## PROVIDED ENTRIES

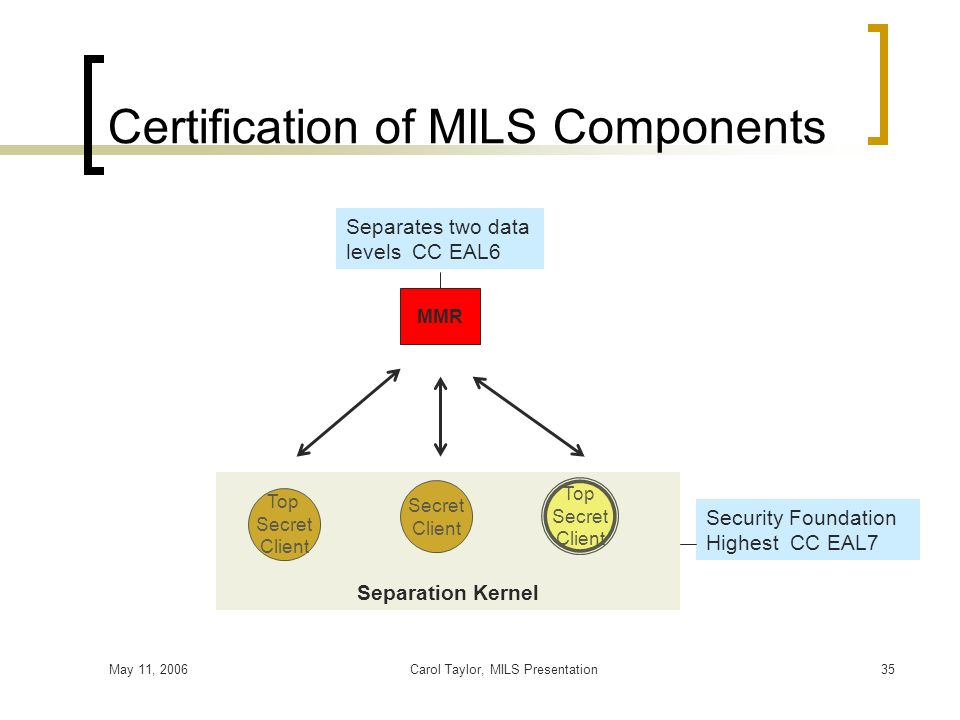 Certification of MILS Components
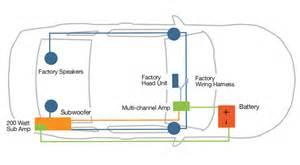 shaker ford mustang radio wiring diagram shaker get free image about wiring diagram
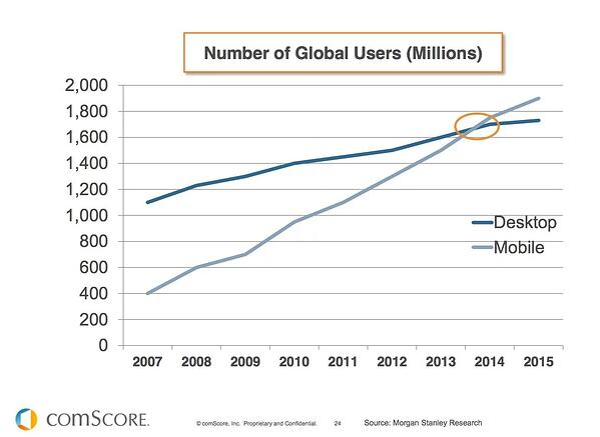 comScore: Mobile vs desktop users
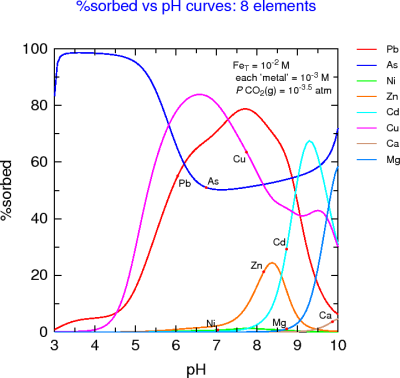 Multi-metal %sorption-pH curves for HFO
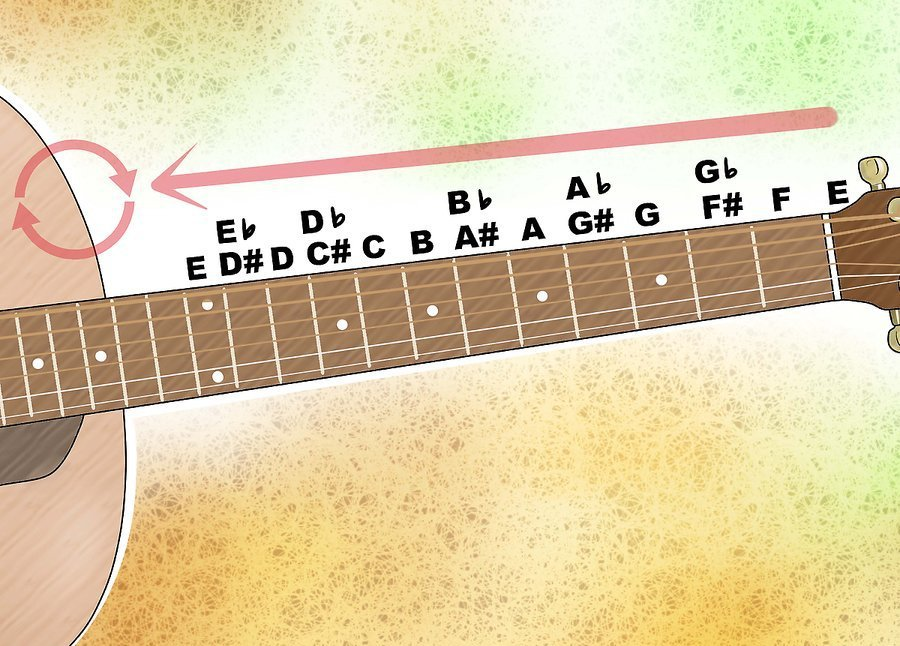 Все ноты на гитаре
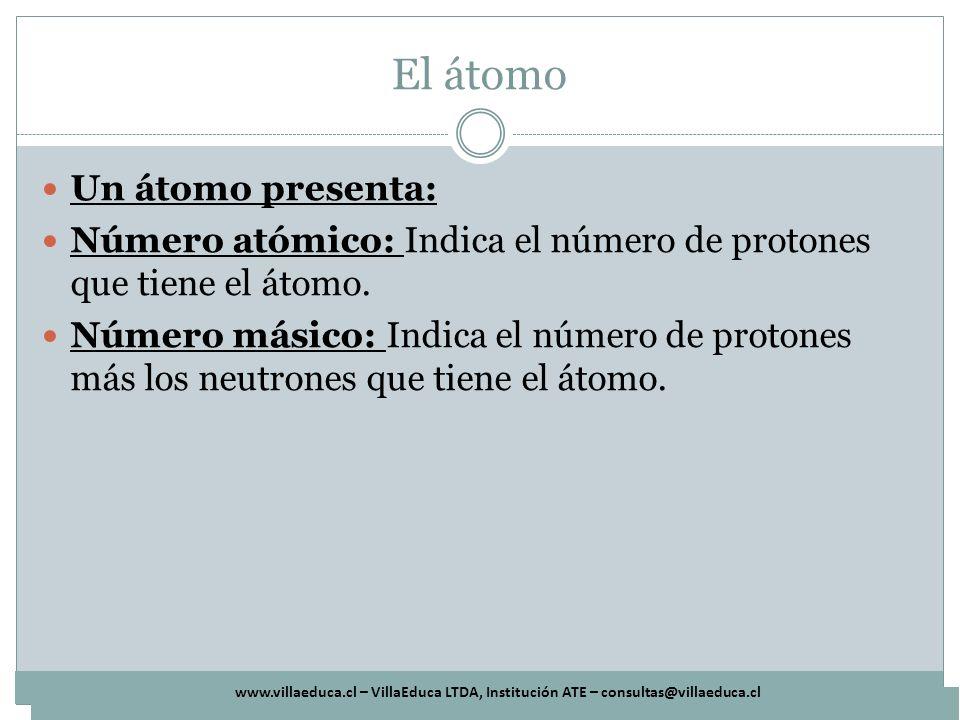 El átomo Un átomo presenta:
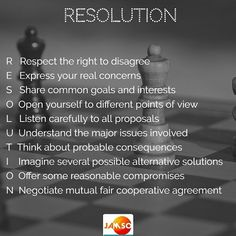 Resolution has a couple of meanings  this one is useful.  HAPPY 2017 #resolutions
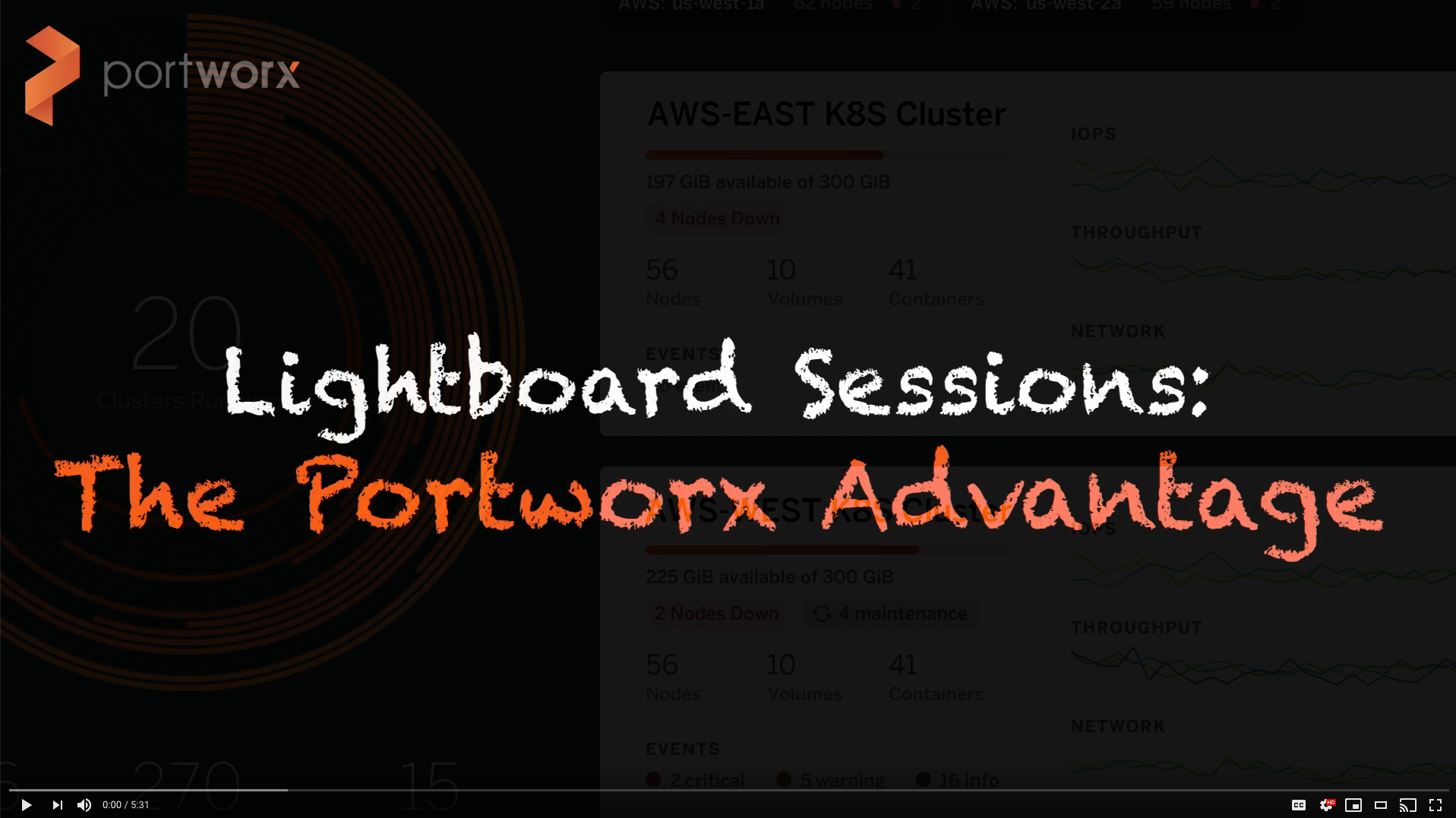 Lightboard Session: Why Choose Portworx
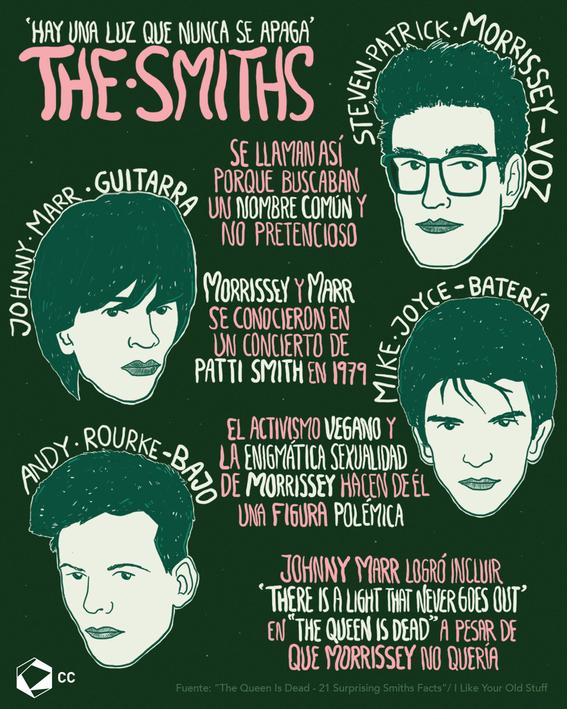 infografia de the smiths 1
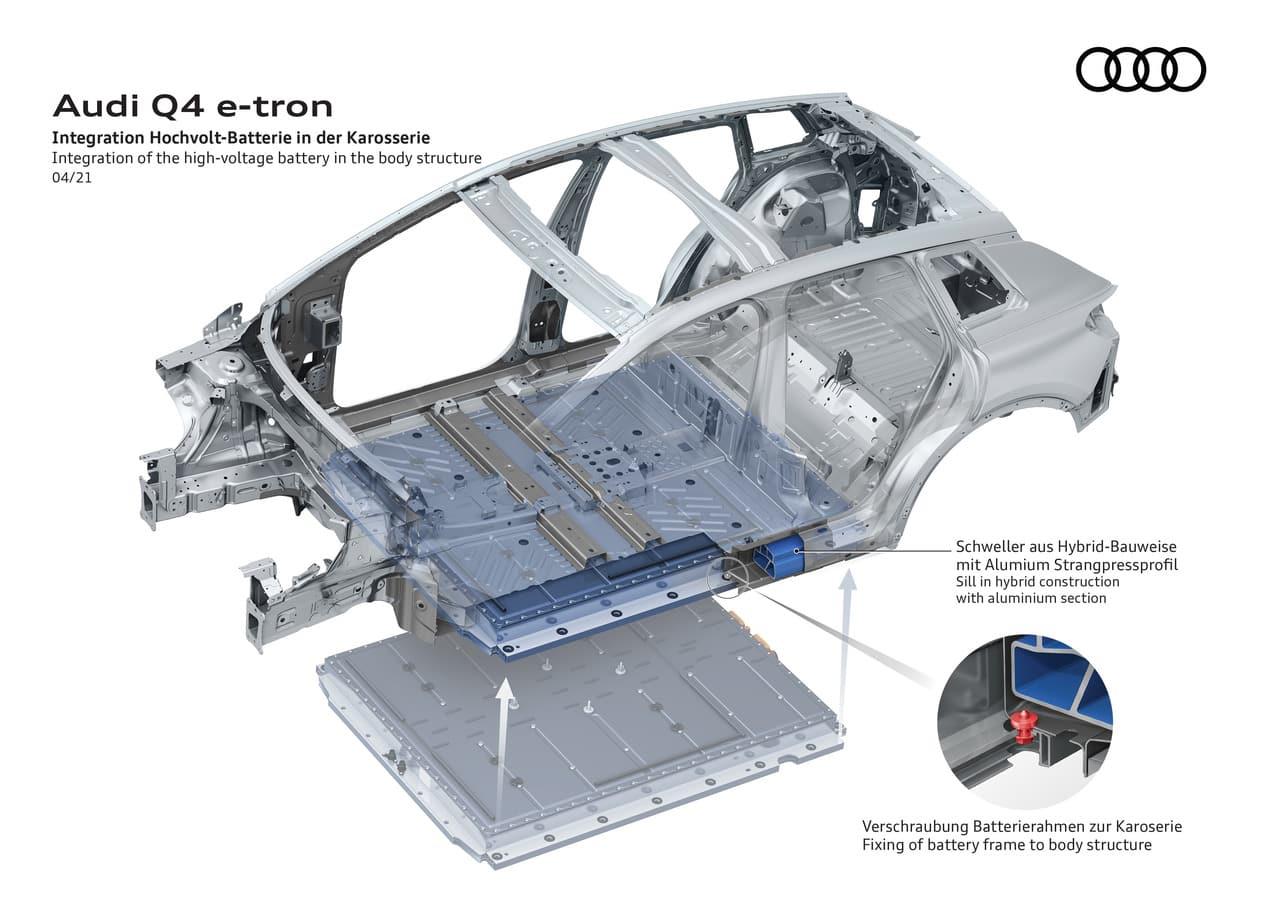 Audi Q4 e-tron und der Q4 Sportback e-tron | Audi Q4 50 e tron quattro  16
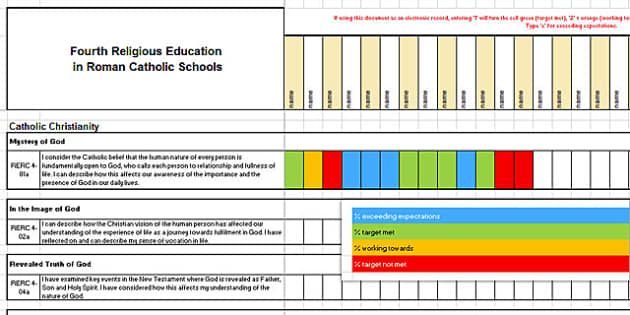 Scottish Curriculum for Excellence Fourth RERC Assessment Spreadsheet-Scottish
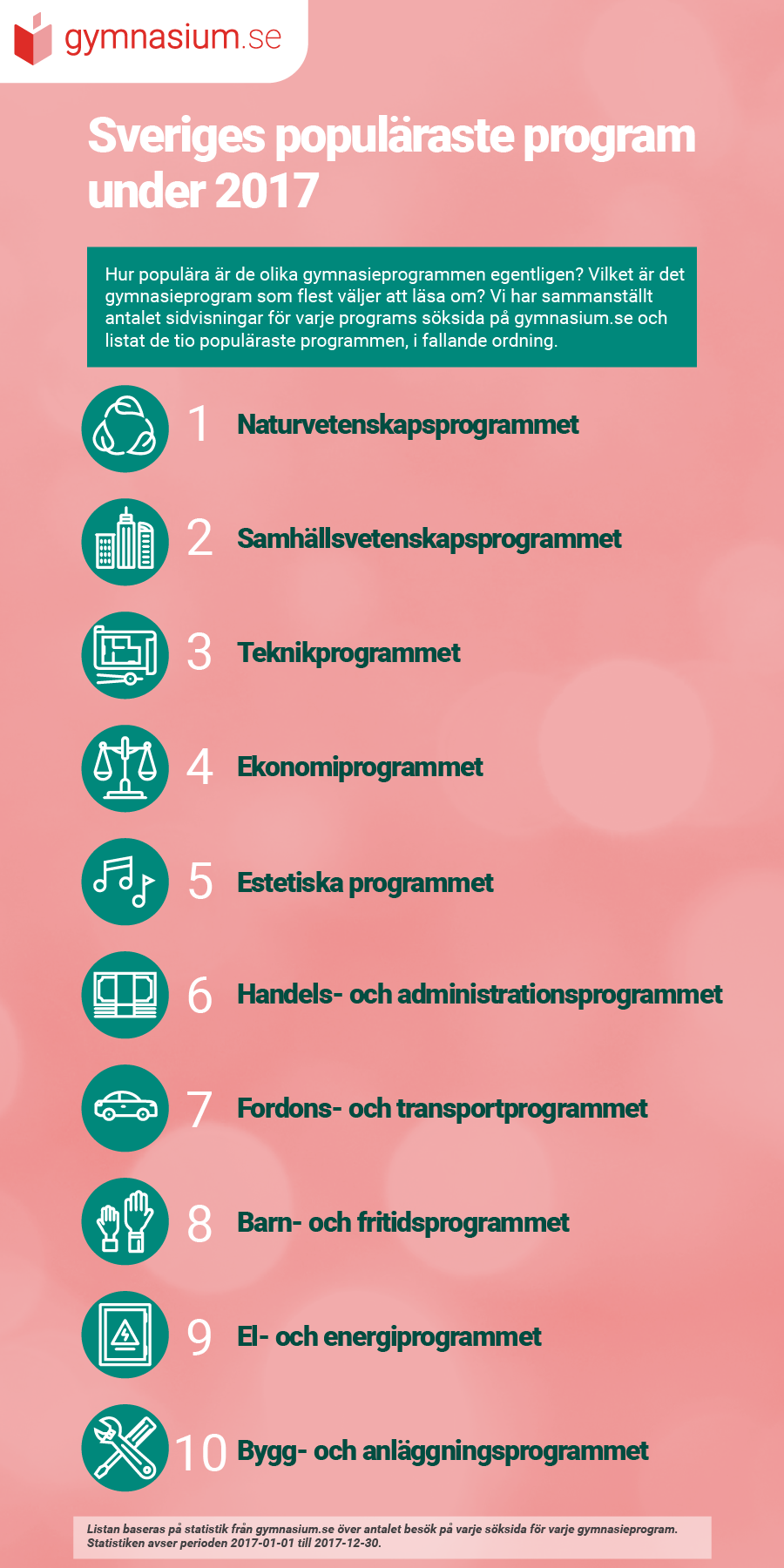 Populära Program under 2017
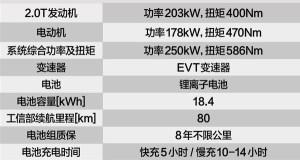 i3新能源车型加速测试汇总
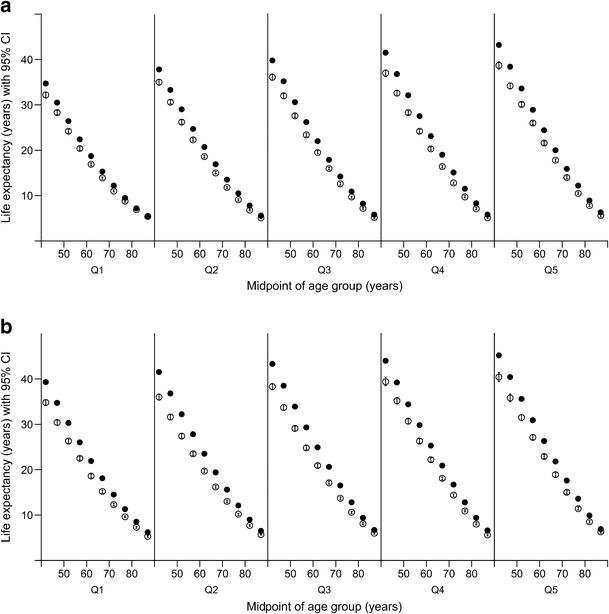 Type 2 diabetes, socioeconomic status and life expectancy in Scotland (2012–2014): a population-based observational study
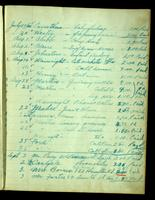 First page of laboratory notebook entitled Daily Accounts 1920-1921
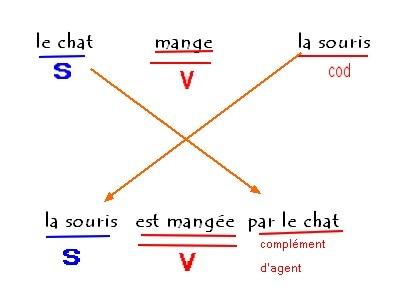 Резултат слика за passif francais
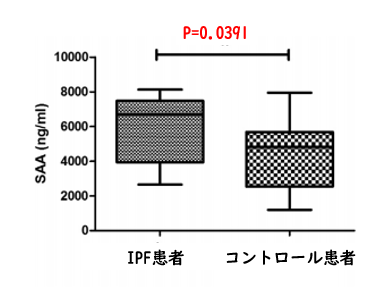 特発性肺線維症では血清アミロイドAが上昇する_e0156318_1753430.png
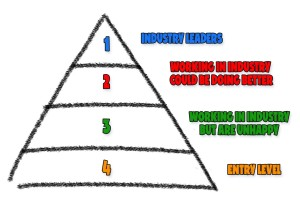 artists pyramid diagram
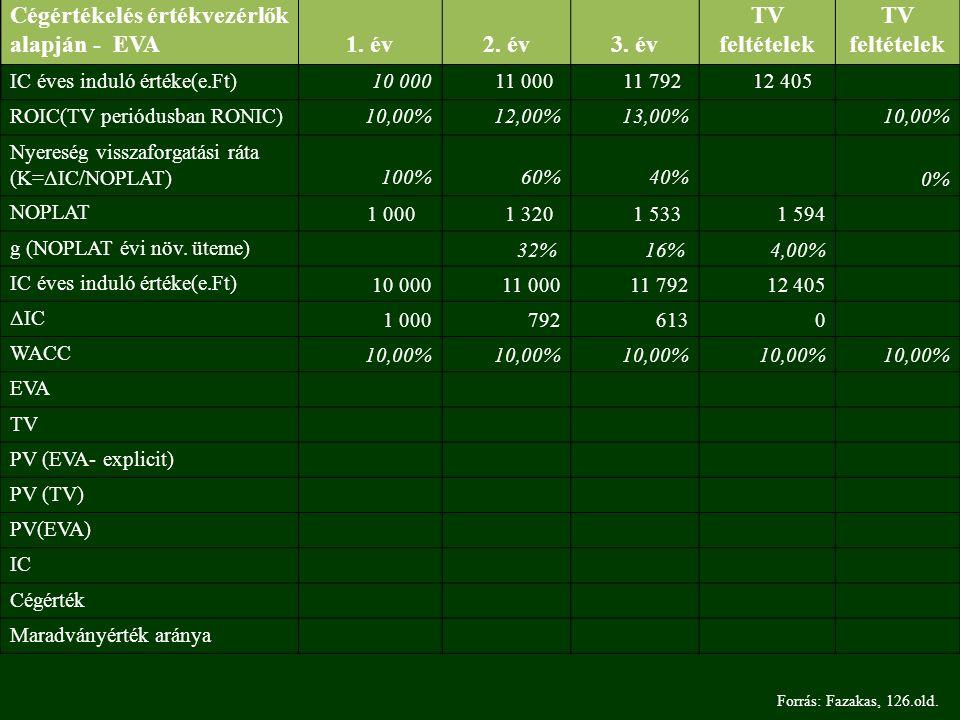 Forrás: Fazakas, 126.old.Cégértékelés értékvezérlők alapján - EVA1.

## ACTION ITEM
Transcribe the data word for word, with no images.

## OUTPUT BELOW
 Certification of MILS Components
 shaker ford mustang radio wiring diagram shaker get free image about wiring diagram
 comScore: Mobile vs desktop users
 Multi-metal %sorption-pH curves for HFO
 Все ноты на гитаре
 El átomo Un átomo presenta:
 Resolution has a couple of meanings  this one is useful.  HAPPY 2017 #resolutions
 Lightboard Session: Why Choose Portworx
 infografia de the smiths 1
 Audi Q4 e-tron und der Q4 Sportback e-tron | Audi Q4 50 e tron quattro  16
 Scottish Curriculum for Excellence Fourth RERC Assessment Spreadsheet-Scottish
 Populära Program under 2017
 i3新能源车型加速测试汇总
 Type 2 diabetes, socioeconomic status and life expectancy in Scotland (2012–2014): a population-based observational study
 First page of laboratory notebook entitled Daily Accounts 1920-1921
 Резултат слика за passif francais
 特発性肺線維症では血清アミロイドAが上昇する_e0156318_1753430.png
 artists pyramid diagram
 Forrás: Fazakas, 126.old.Cégértékelés értékvezérlők alapján - EVA1.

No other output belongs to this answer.